4. The method according to claim 1, characterized in that The calling of the server API interface to periodically obtain the hardware information of the server hardware includes: Enter the server's out-of-band IP address in the txt text box that requires input information; Use the open module in Python to open and read files, and then call them in batches after splicing API interfaces; Convert the data into a dictionary in json text format, and obtain the location of the server hardware and the corresponding hardware information through the key value of the dictionary.
5. The method according to claim 1, characterized in that The abnormality degree calculated according to the historical data includes: A=(1-e^(-γ×∑Vi))×(1+μ×M); Among them: A is the comprehensive anomaly; γ is the sensitivity adjustment coefficient; Vi is the variability of each dimension; μ is the historical anomaly impact factor; M is the historical anomaly cumulative value.

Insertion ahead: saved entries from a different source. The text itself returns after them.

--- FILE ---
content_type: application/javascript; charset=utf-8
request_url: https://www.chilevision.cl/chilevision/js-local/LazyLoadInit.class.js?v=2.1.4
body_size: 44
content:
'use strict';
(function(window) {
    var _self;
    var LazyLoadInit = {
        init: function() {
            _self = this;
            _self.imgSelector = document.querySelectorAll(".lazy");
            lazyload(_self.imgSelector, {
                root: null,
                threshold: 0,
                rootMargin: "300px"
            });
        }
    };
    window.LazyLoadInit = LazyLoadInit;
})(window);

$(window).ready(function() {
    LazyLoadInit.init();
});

6. A server hardware information collection system, characterized in that: include: The hardware information acquisition module is used to call the server's API interface to periodically obtain the hardware information of the server hardware; A health index calculation module is used to obtain the health index of hardware information according to the hardware information; The abnormality alarm module is used to calculate the abnormality degree based on historical data and issue an alarm when the abnormality degree exceeds the set threshold.